* BEGIN Supplied data *

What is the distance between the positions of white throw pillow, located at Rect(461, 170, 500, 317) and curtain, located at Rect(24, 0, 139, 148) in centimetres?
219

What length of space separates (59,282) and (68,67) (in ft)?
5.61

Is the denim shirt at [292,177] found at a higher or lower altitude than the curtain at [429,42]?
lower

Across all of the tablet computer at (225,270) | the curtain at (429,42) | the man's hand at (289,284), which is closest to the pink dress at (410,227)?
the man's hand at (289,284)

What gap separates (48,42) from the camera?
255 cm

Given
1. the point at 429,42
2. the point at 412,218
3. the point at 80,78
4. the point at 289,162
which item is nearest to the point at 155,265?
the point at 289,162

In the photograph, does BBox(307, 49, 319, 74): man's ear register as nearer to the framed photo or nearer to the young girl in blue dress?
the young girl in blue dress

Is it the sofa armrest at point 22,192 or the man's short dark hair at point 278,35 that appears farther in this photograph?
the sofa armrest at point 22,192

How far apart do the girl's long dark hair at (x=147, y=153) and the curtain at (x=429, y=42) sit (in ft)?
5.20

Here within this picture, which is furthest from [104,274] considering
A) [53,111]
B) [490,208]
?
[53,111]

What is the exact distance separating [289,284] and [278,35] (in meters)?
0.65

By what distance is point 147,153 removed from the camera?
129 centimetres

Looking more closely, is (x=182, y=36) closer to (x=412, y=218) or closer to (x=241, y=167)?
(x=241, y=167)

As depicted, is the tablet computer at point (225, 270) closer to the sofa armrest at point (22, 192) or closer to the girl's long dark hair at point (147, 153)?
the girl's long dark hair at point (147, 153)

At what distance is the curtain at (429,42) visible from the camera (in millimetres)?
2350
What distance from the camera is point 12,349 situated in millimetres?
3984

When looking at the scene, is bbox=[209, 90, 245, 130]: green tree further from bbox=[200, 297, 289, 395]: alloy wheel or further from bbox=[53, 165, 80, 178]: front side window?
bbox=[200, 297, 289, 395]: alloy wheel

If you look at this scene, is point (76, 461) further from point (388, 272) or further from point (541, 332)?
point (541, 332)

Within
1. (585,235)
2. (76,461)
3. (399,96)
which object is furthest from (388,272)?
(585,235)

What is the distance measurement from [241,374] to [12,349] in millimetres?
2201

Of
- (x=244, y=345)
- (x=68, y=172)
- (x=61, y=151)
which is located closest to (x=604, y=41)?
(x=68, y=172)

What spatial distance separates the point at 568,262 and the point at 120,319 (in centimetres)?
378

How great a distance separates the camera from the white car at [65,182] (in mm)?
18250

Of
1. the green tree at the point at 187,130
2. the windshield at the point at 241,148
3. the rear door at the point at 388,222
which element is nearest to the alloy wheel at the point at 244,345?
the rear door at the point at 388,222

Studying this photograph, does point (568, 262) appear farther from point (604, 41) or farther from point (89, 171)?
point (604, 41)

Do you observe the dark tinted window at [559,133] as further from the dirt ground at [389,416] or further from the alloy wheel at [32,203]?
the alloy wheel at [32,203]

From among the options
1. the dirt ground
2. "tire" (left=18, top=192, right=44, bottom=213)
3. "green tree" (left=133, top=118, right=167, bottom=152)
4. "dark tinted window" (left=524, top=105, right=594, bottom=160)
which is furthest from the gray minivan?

* END Supplied data *

The exercise ->
Reproduce each entry exactly, leaving out nothing.

Worked answer ->
What is the distance between the positions of white throw pillow, located at Rect(461, 170, 500, 317) and curtain, located at Rect(24, 0, 139, 148) in centimetres?
219

What length of space separates (59,282) and (68,67) (in ft)?
5.61

Is the denim shirt at [292,177] found at a higher or lower altitude than the curtain at [429,42]?
lower

Across all of the tablet computer at (225,270) | the curtain at (429,42) | the man's hand at (289,284), which is closest to the pink dress at (410,227)?
the man's hand at (289,284)

What gap separates (48,42) from the camera?
255 cm

Given
1. the point at 429,42
2. the point at 412,218
3. the point at 80,78
4. the point at 289,162
which item is nearest to the point at 155,265?
the point at 289,162

In the photograph, does BBox(307, 49, 319, 74): man's ear register as nearer to the framed photo or nearer to the young girl in blue dress?
the young girl in blue dress

Is it the sofa armrest at point 22,192 or the man's short dark hair at point 278,35 that appears farther in this photograph?
the sofa armrest at point 22,192

How far apart do the girl's long dark hair at (x=147, y=153) and the curtain at (x=429, y=42) sit (in ft)?
5.20

Here within this picture, which is furthest from [104,274] considering
A) [53,111]
B) [490,208]
?
[53,111]

What is the exact distance separating [289,284] and [278,35] (in meters)?
0.65

By what distance is point 147,153 removed from the camera?
129 centimetres

Looking more closely, is (x=182, y=36) closer to (x=412, y=218) or closer to (x=241, y=167)?
(x=241, y=167)

As depicted, is the tablet computer at point (225, 270) closer to the sofa armrest at point (22, 192) or closer to the girl's long dark hair at point (147, 153)?
the girl's long dark hair at point (147, 153)

At what distance is the curtain at (429,42) visible from the camera (in millimetres)?
2350
What distance from the camera is point 12,349 situated in millimetres?
3984

When looking at the scene, is bbox=[209, 90, 245, 130]: green tree further from bbox=[200, 297, 289, 395]: alloy wheel or further from bbox=[53, 165, 80, 178]: front side window?
bbox=[200, 297, 289, 395]: alloy wheel

If you look at this scene, is point (76, 461) further from point (388, 272) or further from point (541, 332)?
point (541, 332)

Within
1. (585,235)
2. (76,461)
3. (399,96)
which object is furthest from (388,272)?
(585,235)

What is the distance measurement from [241,374] to [12,349] in millimetres?
2201

Of
- (x=244, y=345)
- (x=68, y=172)
- (x=61, y=151)
which is located closest to (x=604, y=41)?
(x=68, y=172)

What spatial distance separates the point at 568,262 and the point at 120,319 (in centimetres)?
378

How great a distance separates the camera from the white car at [65,182] (in mm)?
18250

Of
1. the green tree at the point at 187,130
2. the windshield at the point at 241,148
3. the rear door at the point at 388,222
which element is nearest to the alloy wheel at the point at 244,345?
the rear door at the point at 388,222

Studying this photograph, does point (568, 262) appear farther from point (604, 41) or farther from point (89, 171)?
point (604, 41)

Do you observe the dark tinted window at [559,133] as further from the dirt ground at [389,416] or further from the alloy wheel at [32,203]?
the alloy wheel at [32,203]

From among the options
1. the dirt ground
2. "tire" (left=18, top=192, right=44, bottom=213)
3. "green tree" (left=133, top=118, right=167, bottom=152)
4. "dark tinted window" (left=524, top=105, right=594, bottom=160)
which is furthest from the gray minivan?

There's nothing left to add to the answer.